Concurso de especiais
A qualidade dos cafés especiais brasileiros é colocada à prova em um concurso anual, o Cup of Excellence. Organizado pela Alliance for Coffee Excellence, com apoio da BSCA, da Specialty Coffee Association of America (SCAA) e da Speciality Coffee Association of Europe (SCAE), o Cup of Excellence avalia diversos lotes de cafés, que passam por uma análise exclusiva da qualidade, sem que se questione a procedência deles.

Os vencedores são aqueles que obtiverem mais de 80 pontos durante as provas feitas pelos júris nacional e internacional, e ganham acesso ao leilão internacional pela internet. Para se ter uma idéia, no último Cup of Excellence (2003), 973 lotes participaram do concurso e 43 ganharam, sendo que 8 deles conseguiram notas acima de 90 pontos. Em 2003, o campeão do concurso foi o produtor Carlos Sérgio Sanglard (Araponga, Matas de Minas) e seu lote foi leiloado a US$1.342,60 a saca. A empresa japonesa Maruyama Coffee arrematou 39 sacas ao preço de US$ 52.361,45. Para se ter uma idéia da valorização do produto que ganha o concurso, ele pode ter aumento de 1.000%, já que o preço normal da saca de café especial é de US$ 100.

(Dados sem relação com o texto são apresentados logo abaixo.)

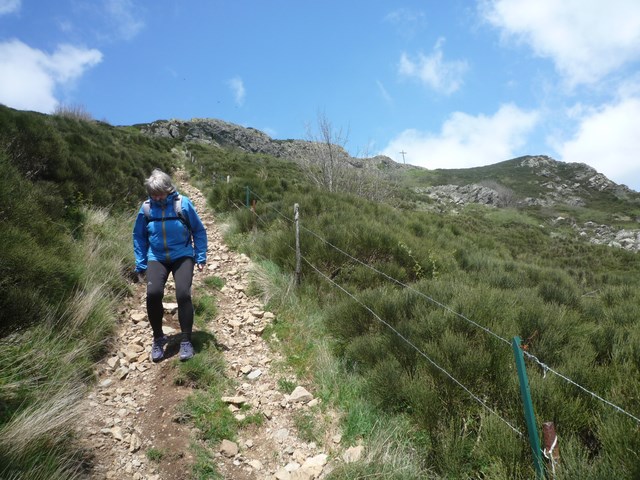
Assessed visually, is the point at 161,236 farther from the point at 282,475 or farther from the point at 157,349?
the point at 282,475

Esse alto valor destinado à compra dos nossos cafés tem explicação. O Brasil conta com uma imensa variedade da frutinha, graças à grande extensão territorial, e oferece cafés beneficiados de várias maneiras. Além disso, investimentos tecnológicos têm contribuído para o aumento da qualidade da produção. Por ser um café forte, o grão brasileiro torna-se quase que indispensável na composição do blend (mistura de diferentes grãos) , pois é responsável pelo corpo da bebida. O espresso da marca italiana Illycaffè, por exemplo, conta com 60% de café brasileiro.

Agora só falta o mercado nacional valorizar nossos cafés de qualidade, principalmente os especiais, e não deixar que todos eles atravessem a fronteira. Nosso paladar agradece!